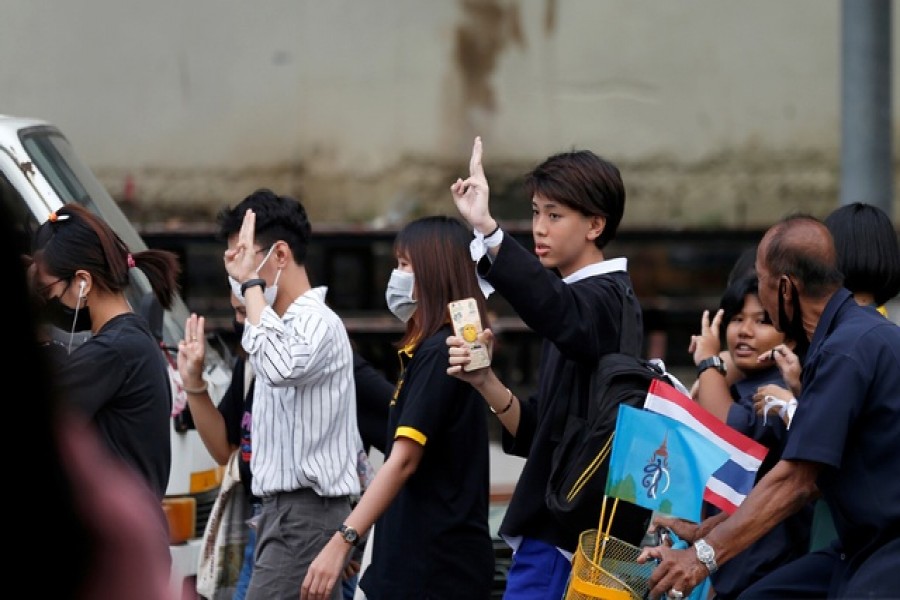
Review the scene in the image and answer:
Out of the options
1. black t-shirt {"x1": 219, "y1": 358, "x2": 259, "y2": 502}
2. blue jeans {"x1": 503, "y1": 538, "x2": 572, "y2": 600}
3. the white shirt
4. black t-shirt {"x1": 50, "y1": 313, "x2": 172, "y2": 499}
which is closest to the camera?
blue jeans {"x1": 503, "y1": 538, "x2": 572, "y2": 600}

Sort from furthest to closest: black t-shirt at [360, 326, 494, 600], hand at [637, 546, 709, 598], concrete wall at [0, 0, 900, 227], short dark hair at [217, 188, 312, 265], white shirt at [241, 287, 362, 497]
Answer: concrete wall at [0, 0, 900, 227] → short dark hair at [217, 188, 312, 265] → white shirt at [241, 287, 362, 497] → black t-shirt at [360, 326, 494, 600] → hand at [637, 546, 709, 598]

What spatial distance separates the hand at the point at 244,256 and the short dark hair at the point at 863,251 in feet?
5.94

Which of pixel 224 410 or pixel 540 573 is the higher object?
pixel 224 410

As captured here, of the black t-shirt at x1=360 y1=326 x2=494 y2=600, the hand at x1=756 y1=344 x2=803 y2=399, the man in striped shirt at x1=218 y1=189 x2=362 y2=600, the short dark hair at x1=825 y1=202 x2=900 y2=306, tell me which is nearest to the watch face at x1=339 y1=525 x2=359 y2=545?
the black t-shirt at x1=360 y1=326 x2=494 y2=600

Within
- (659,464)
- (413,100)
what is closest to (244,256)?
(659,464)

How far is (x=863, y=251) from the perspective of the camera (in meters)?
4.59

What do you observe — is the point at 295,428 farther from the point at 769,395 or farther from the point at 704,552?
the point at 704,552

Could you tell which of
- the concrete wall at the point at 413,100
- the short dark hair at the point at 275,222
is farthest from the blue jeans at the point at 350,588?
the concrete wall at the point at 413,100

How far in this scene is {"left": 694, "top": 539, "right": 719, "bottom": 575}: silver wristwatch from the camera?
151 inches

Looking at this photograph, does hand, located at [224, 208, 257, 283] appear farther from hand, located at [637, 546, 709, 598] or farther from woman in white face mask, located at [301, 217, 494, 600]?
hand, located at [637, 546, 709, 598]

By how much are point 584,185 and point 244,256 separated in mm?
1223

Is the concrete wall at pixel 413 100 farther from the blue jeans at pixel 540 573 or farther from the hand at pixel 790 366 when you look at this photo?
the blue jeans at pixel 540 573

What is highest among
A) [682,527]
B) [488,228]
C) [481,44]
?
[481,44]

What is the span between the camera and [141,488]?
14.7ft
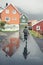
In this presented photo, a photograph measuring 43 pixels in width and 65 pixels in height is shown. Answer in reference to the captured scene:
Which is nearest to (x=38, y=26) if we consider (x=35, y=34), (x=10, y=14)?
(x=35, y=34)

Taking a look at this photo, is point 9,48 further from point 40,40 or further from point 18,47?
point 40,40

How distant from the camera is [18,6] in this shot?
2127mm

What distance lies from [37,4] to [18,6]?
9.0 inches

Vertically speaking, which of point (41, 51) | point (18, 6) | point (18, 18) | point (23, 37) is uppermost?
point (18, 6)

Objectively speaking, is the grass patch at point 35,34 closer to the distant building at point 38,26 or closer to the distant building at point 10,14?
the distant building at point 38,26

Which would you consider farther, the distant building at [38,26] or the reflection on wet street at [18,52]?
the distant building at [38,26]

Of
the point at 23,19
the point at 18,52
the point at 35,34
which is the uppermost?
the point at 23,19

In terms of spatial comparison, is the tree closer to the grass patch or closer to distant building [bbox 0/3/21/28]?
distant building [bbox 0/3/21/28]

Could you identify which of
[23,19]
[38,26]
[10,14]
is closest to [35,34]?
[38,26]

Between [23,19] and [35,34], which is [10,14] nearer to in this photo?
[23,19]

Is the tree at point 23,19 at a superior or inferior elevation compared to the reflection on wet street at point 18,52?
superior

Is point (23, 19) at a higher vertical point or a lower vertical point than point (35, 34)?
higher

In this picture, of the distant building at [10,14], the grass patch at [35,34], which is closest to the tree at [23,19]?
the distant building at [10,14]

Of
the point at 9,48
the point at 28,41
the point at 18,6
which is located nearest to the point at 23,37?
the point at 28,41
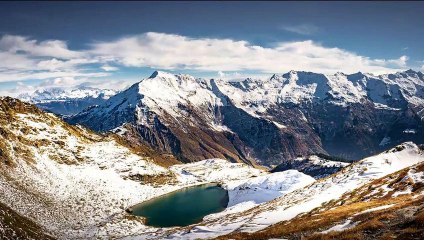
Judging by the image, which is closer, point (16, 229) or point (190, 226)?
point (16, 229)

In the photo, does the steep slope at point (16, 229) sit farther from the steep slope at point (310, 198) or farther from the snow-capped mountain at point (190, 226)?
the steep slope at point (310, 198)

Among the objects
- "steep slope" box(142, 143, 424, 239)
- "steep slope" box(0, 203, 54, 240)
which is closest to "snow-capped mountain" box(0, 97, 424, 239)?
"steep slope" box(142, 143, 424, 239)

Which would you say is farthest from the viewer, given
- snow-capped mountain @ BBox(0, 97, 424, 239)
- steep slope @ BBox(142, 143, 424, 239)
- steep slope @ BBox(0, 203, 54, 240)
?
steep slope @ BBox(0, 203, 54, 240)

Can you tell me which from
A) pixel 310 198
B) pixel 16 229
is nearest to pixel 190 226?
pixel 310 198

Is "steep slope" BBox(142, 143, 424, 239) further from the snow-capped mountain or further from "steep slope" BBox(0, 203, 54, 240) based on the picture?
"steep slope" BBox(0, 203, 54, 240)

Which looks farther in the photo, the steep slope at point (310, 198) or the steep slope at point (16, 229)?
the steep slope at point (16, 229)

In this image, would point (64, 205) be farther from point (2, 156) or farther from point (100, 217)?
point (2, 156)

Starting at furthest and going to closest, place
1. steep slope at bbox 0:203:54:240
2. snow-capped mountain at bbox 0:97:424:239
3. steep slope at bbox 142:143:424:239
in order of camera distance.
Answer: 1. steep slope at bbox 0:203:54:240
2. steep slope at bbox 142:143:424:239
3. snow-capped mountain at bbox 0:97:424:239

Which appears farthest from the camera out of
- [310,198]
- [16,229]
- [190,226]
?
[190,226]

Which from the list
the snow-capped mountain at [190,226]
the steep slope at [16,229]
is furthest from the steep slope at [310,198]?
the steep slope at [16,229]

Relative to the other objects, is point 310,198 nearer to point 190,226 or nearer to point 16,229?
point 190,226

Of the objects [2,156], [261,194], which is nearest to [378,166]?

The request =
Rewrite the listing above, swapping every "the camera" for "the viewer" and leaving everything else unchanged. Omit the pictures from your version.

Exercise response =
Review the scene in the image and answer:
Out of the options
1. black t-shirt {"x1": 219, "y1": 358, "x2": 259, "y2": 502}
2. blue jeans {"x1": 503, "y1": 538, "x2": 572, "y2": 600}
3. the white shirt
4. black t-shirt {"x1": 50, "y1": 313, "x2": 172, "y2": 499}
which is closest to the viewer?
blue jeans {"x1": 503, "y1": 538, "x2": 572, "y2": 600}

Sort from furthest to closest: black t-shirt at [360, 326, 494, 600], hand at [637, 546, 709, 598], concrete wall at [0, 0, 900, 227], short dark hair at [217, 188, 312, 265], white shirt at [241, 287, 362, 497]
Answer: concrete wall at [0, 0, 900, 227] → short dark hair at [217, 188, 312, 265] → white shirt at [241, 287, 362, 497] → black t-shirt at [360, 326, 494, 600] → hand at [637, 546, 709, 598]

What spatial distance separates the hand at the point at 244,256 and the short dark hair at the point at 863,251 in feet?
5.94

Which of pixel 224 410 or pixel 540 573 is the higher object?
pixel 224 410

As captured here, of the black t-shirt at x1=360 y1=326 x2=494 y2=600, the hand at x1=756 y1=344 x2=803 y2=399, the man in striped shirt at x1=218 y1=189 x2=362 y2=600, the short dark hair at x1=825 y1=202 x2=900 y2=306, tell me which is nearest to the watch face at x1=339 y1=525 x2=359 y2=545?
the black t-shirt at x1=360 y1=326 x2=494 y2=600

Within
- (659,464)
- (413,100)
what is closest to (244,256)?
(659,464)

How far is (x=863, y=251) from the perspective of the viewer (in meters)?
4.59

What do you observe — is the point at 295,428 farther from the point at 769,395 or farther from the point at 704,552?
the point at 704,552

Could you tell which of
- the concrete wall at the point at 413,100
- the short dark hair at the point at 275,222
is farthest from the blue jeans at the point at 350,588?
the concrete wall at the point at 413,100

How far in this scene is {"left": 694, "top": 539, "right": 719, "bottom": 575}: silver wristwatch from the viewer?
151 inches

Looking at this photograph, does hand, located at [224, 208, 257, 283] appear farther from hand, located at [637, 546, 709, 598] or farther from woman in white face mask, located at [301, 217, 494, 600]?
hand, located at [637, 546, 709, 598]

By how much are point 584,185 and point 244,256 separated in mm?
1223

Is the concrete wall at pixel 413 100 farther from the blue jeans at pixel 540 573 or farther from the hand at pixel 790 366 when you look at this photo?
the blue jeans at pixel 540 573

What is highest among
A) [682,527]
B) [488,228]
C) [481,44]
?
[481,44]

What is the span between the viewer and [141,488]?
14.7ft
In this presented photo, a photograph measuring 43 pixels in width and 65 pixels in height is shown. Answer in reference to the captured scene:
Which is nearest to (x=38, y=26) if we consider (x=35, y=34), (x=10, y=14)?
(x=35, y=34)

Taking a look at this photo, is point 9,48 further from point 40,40 or further from point 18,47?
point 40,40

How distant from the viewer is [18,6] in this shot?
2127mm

What distance lies from [37,4] to [18,6]?
9.0 inches

Vertically speaking, which of point (41, 51) | point (18, 6) | point (18, 18) | point (23, 37) is uppermost?
point (18, 6)

Objectively speaking, is the grass patch at point 35,34 closer to the distant building at point 38,26 or closer to the distant building at point 10,14?
the distant building at point 38,26

Which would you consider farther, the distant building at [38,26] or the reflection on wet street at [18,52]?
the distant building at [38,26]

Of
the point at 23,19
the point at 18,52
the point at 35,34
which is the uppermost?
the point at 23,19

In terms of spatial comparison, is the tree closer to the grass patch or closer to distant building [bbox 0/3/21/28]?
distant building [bbox 0/3/21/28]

Could you identify which of
[23,19]
[38,26]
[10,14]
is closest to [35,34]?
[38,26]

Between [23,19] and [35,34], which is [10,14] nearer to in this photo?
[23,19]

Is the tree at point 23,19 at a superior or inferior elevation compared to the reflection on wet street at point 18,52?
superior

Is point (23, 19) at a higher vertical point or a lower vertical point than point (35, 34)?
higher

In this picture, of the distant building at [10,14], the grass patch at [35,34], which is closest to the tree at [23,19]?
the distant building at [10,14]

Of
the point at 9,48
the point at 28,41
the point at 18,6
which is located nearest to the point at 23,37?
the point at 28,41
Judging by the image, which is closer, point (16, 229) or point (190, 226)?
point (16, 229)

In the photo, does the steep slope at point (16, 229) sit farther from the steep slope at point (310, 198) or farther from the snow-capped mountain at point (190, 226)?
the steep slope at point (310, 198)

Among the objects
- "steep slope" box(142, 143, 424, 239)
- "steep slope" box(0, 203, 54, 240)
which is closest to "snow-capped mountain" box(0, 97, 424, 239)?
"steep slope" box(142, 143, 424, 239)

Which would you say is farthest from the viewer, given
- snow-capped mountain @ BBox(0, 97, 424, 239)
- steep slope @ BBox(142, 143, 424, 239)
- steep slope @ BBox(0, 203, 54, 240)
?
steep slope @ BBox(0, 203, 54, 240)

Can you tell me which from
A) pixel 310 198
B) pixel 16 229
is nearest to pixel 190 226?
pixel 310 198

Is "steep slope" BBox(142, 143, 424, 239) further from the snow-capped mountain or further from "steep slope" BBox(0, 203, 54, 240) based on the picture?
"steep slope" BBox(0, 203, 54, 240)

Which looks farther in the photo, the steep slope at point (310, 198) or the steep slope at point (16, 229)?
the steep slope at point (16, 229)

In this image, would point (64, 205) be farther from point (2, 156) or farther from point (100, 217)?
point (2, 156)

Starting at furthest and going to closest, place
1. steep slope at bbox 0:203:54:240
2. snow-capped mountain at bbox 0:97:424:239
3. steep slope at bbox 142:143:424:239
in order of camera distance.
Answer: 1. steep slope at bbox 0:203:54:240
2. steep slope at bbox 142:143:424:239
3. snow-capped mountain at bbox 0:97:424:239

Which appears farthest from the viewer out of
- [310,198]
- [16,229]
- [190,226]
?
[190,226]

Which from the list
the snow-capped mountain at [190,226]
the steep slope at [16,229]
is furthest from the steep slope at [310,198]?
the steep slope at [16,229]

Relative to the other objects, is point 310,198 nearer to point 190,226 or nearer to point 16,229?
point 190,226

Of the objects [2,156], [261,194], which is nearest to [378,166]?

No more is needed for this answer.